Shannon Sharpe is considered to have been one of the best tight ends to ever play professional football. He won two Super Bowls with the Denver Broncos and one with the Baltimore Ravens and retired from the NFL in 2003 as league leader in receptions, touchdowns, and receiving yards at his position. These days, he hosts a podcast. During a recent episode, his guest remarked on Sharpe’s career and asked him what it required of him to be a great football player. Sharpe responded, “singular focus and drive.” But then he said this: “It’s boring. It’s very monotonous to be great.” Elaborating on what he meant, he explained: “I ate the same thing for breakfast every day for 27 years. I also ate pretty much the same thing for all my other meals. I got up at the same time. I did the exact same thing… for 27 years.” While everyone in professional sports is supremely gifted, Sharpe says an athlete’s willingness to embrace the monotony of doing the same things over and over again, for longer than anyone else, is what separates the good player from the great player. Emphasizing his point, he said: “I ate oatmeal for breakfast every day for 27 years.”
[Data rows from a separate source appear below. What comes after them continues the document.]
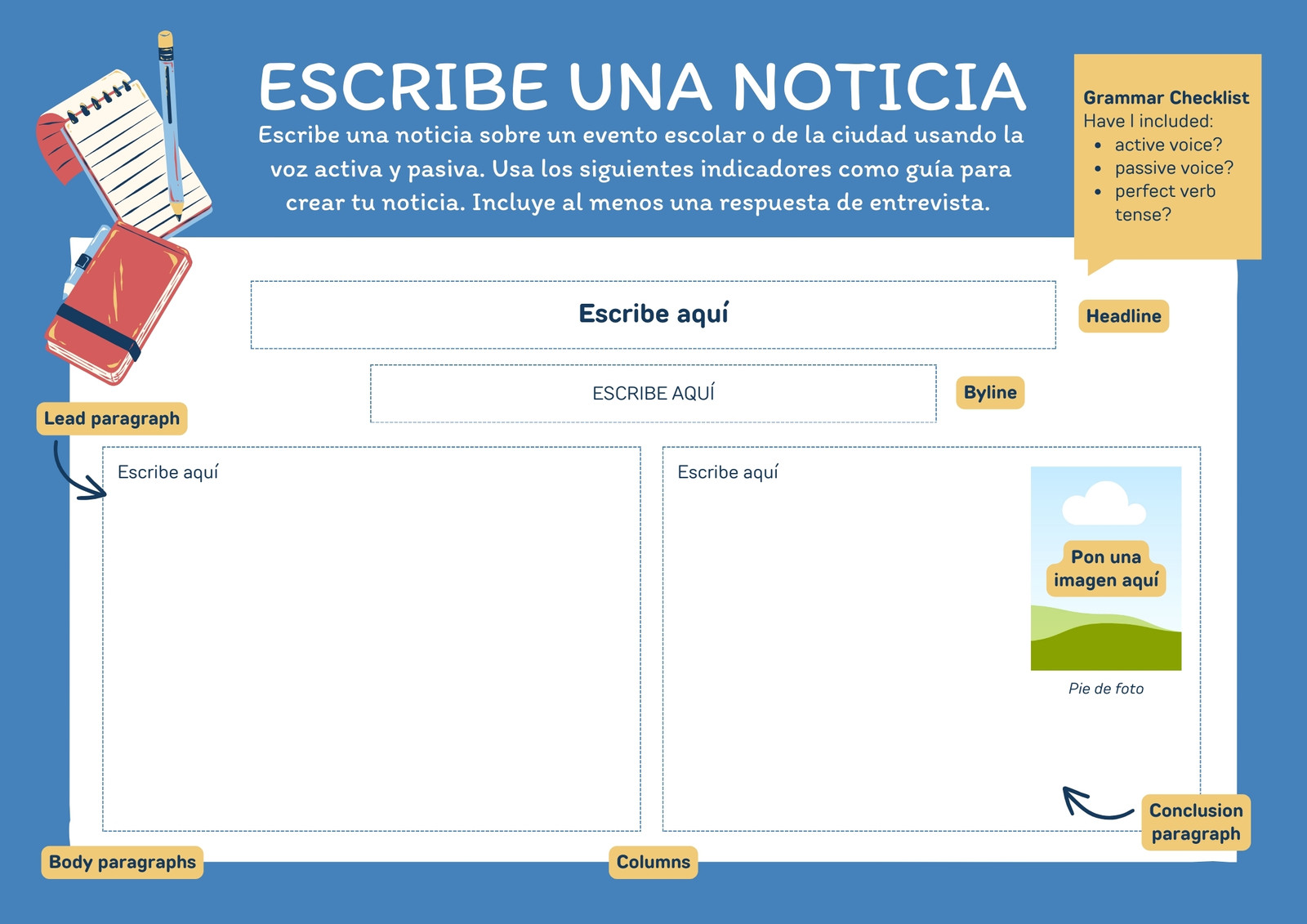 ESCRIBE UNA NOTICIA

Escribe una noticia sobre un evento escolar o de la ciudad usando la voz activa y pasiva. Usa los siguientes indicadores como guía para crear tu noticia. Incluye al menos una respuesta de entrevista.

Grammar Checklist
Have I included:
• active voice?
• passive voice?
• perfect verb tense?

Escribe aquí

Headline

ESCRIBE AQUÍ

Byline

Lead paragraph

Escribe aquí

Escribe aquí

Pon una imagen aquí

Pie de foto

Conclusion paragraph

Body paragraphs

Columns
Sharpe’s single-minded pursuit of excellence in the sport of football was truly amazing. For the sake of achieving his goals, he was willing to accept hardship and do things that he might not have felt like doing. To maximize his chances of winning championships, Sharpe was willing to make enormous sacrifices. He embraced anything that helped him reach his goals and rejected anything he believed got in the way of them. In the end, it paid off. Since 2011 he has been a member of the NFL Hall of Fame.
But the pursuit of greatness in sports, while good in itself, is actually harmful if it distracts us from pursuing things that are objectively greater and more important. If participation in sports (and things like it) harms one’s ability to give proper attention and care to one’s family, it becomes a bad thing. If it leads us to neglect our relationship with the Lord and the practice of religion that we owe to Him, it becomes a bad thing. That’s because the welfare of our families is a greater good than a championship. That’s because our eternal salvation, which we work out through our lives in the Church, depends on our relationship with Christ – and there is no greater good than this. Indeed, it is an infinitely greater good than making any team or winning any championship.
Like sports, practicing our religion requires putting in the work. It requires making sacrifices for the sake of our relationship with Christ, who is both our goal and the means by which we reach our goal. As Catholics, we make it a point to never miss Sunday Mass. We say our prayers every day, meditating on scripture, and saying the rosary. We confess our sins regularly and seek freedom from the habitual sins that bring us down. We make the spiritual and corporal works of mercy central to our way of life while striving to grow in virtue with the help of grace. It’s not always fun. It sometimes feels monotonous. It often demands sacrifice. But we do it because we love it. We love it, because we love Him. And the experience changes us. It prepares us for glory.